_Material provided_.
#####
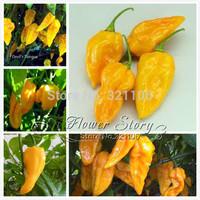 Devil's Tongue Hot Pepper 10+ Seeds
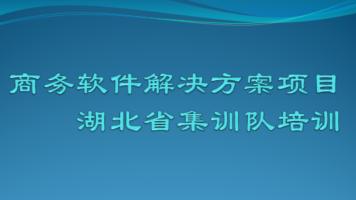 商务软件解决方案项目湖北省集训队培训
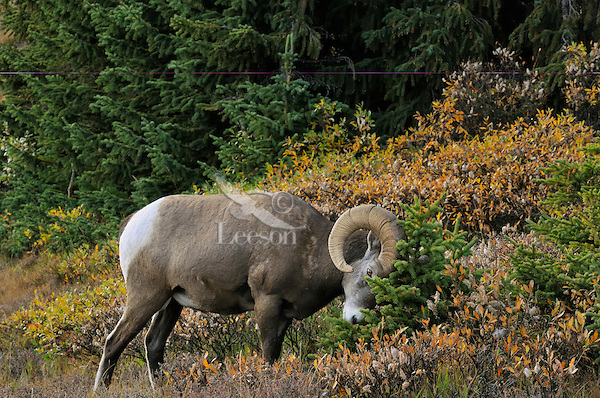 Bighorn Sheep Ram (Ovis canadensis) rubbing horns on stunted subalpine tree.  Northern Rockies.  Fall.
#####
_How to complete this task_.
Write out the data in full and exactly as given, though without the images.

_The completed task_.
 Devil's Tongue Hot Pepper 10+ Seeds
 商务软件解决方案项目湖北省集训队培训
 Bighorn Sheep Ram (Ovis canadensis) rubbing horns on stunted subalpine tree.  Northern Rockies.  Fall.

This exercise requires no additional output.